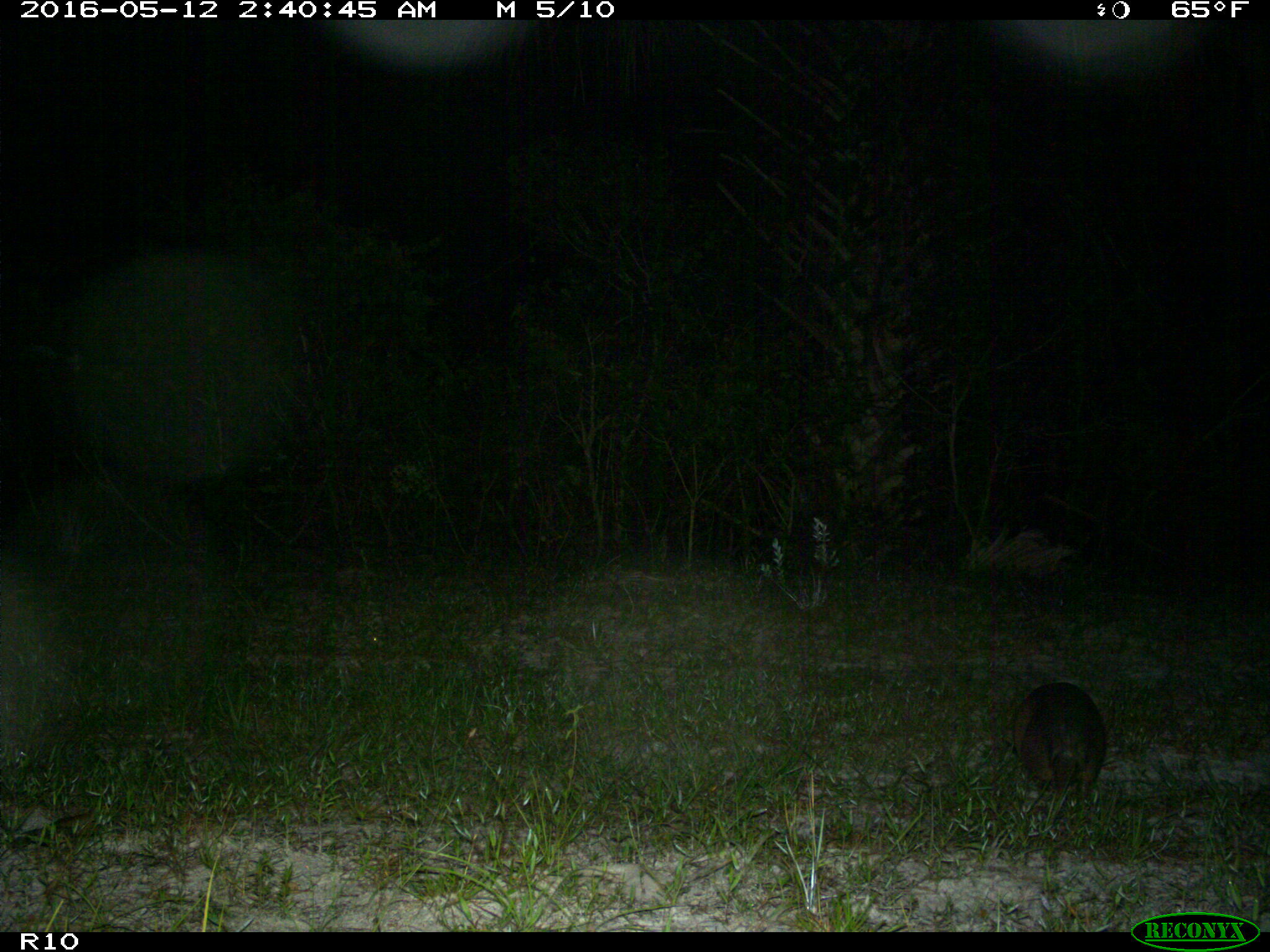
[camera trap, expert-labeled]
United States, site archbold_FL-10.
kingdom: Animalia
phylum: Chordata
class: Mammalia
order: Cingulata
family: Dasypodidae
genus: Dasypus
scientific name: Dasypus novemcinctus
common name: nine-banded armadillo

--

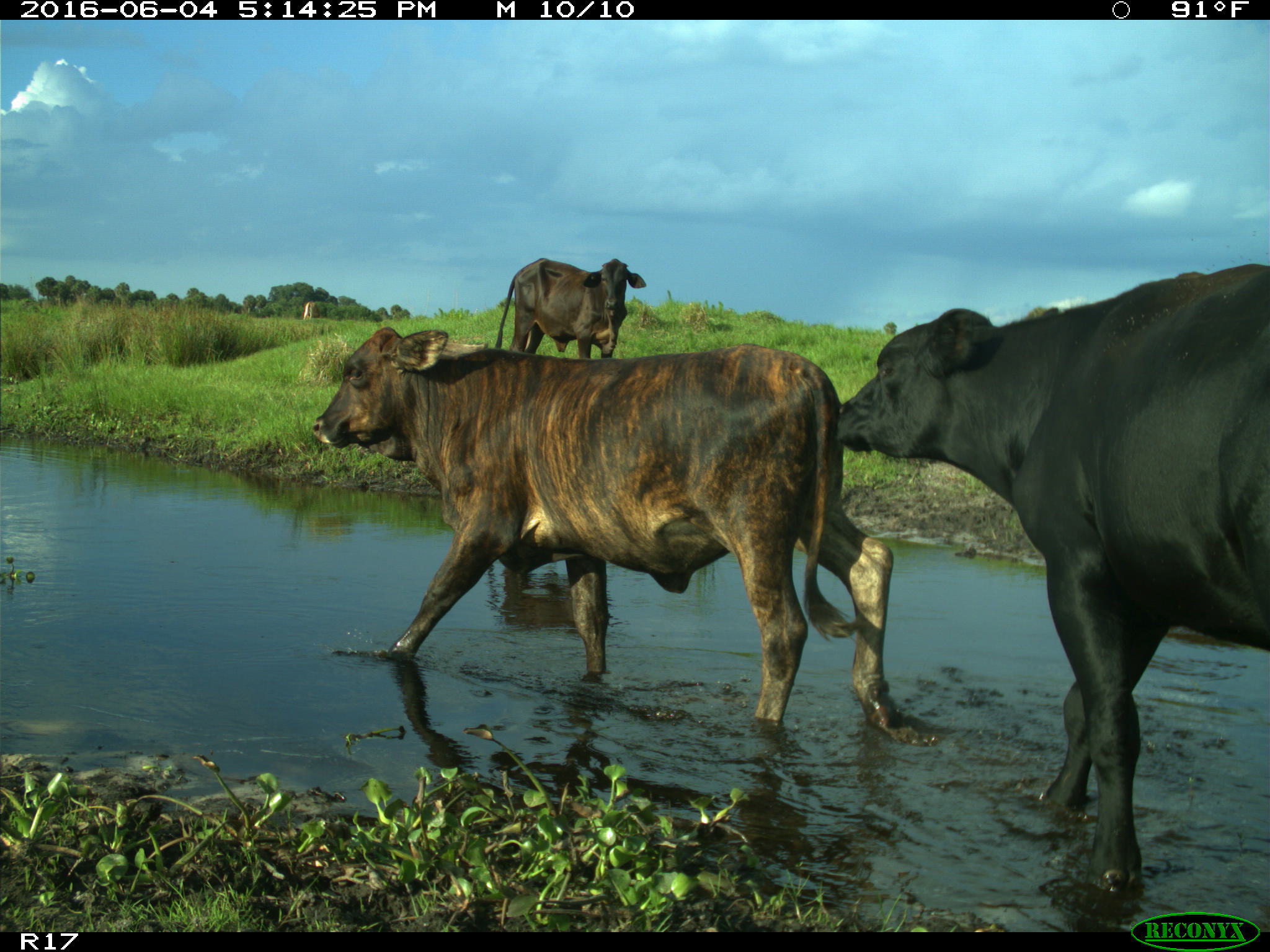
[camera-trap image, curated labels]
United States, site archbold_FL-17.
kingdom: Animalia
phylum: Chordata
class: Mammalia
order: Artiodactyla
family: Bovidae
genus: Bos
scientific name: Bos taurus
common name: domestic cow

INSTRUCTIONS TO FOLLOW
Everything above from the line containing "[camera trap, expert-labeled]" down to the line containing "common name: nine-banded armadillo" should be copied exactly, both end lines included, and nothing else.

SOLUTION TO THIS PROBLEM
[camera trap, expert-labeled]
United States, site archbold_FL-10.
kingdom: Animalia
phylum: Chordata
class: Mammalia
order: Cingulata
family: Dasypodidae
genus: Dasypus
scientific name: Dasypus novemcinctus
common name: nine-banded armadillo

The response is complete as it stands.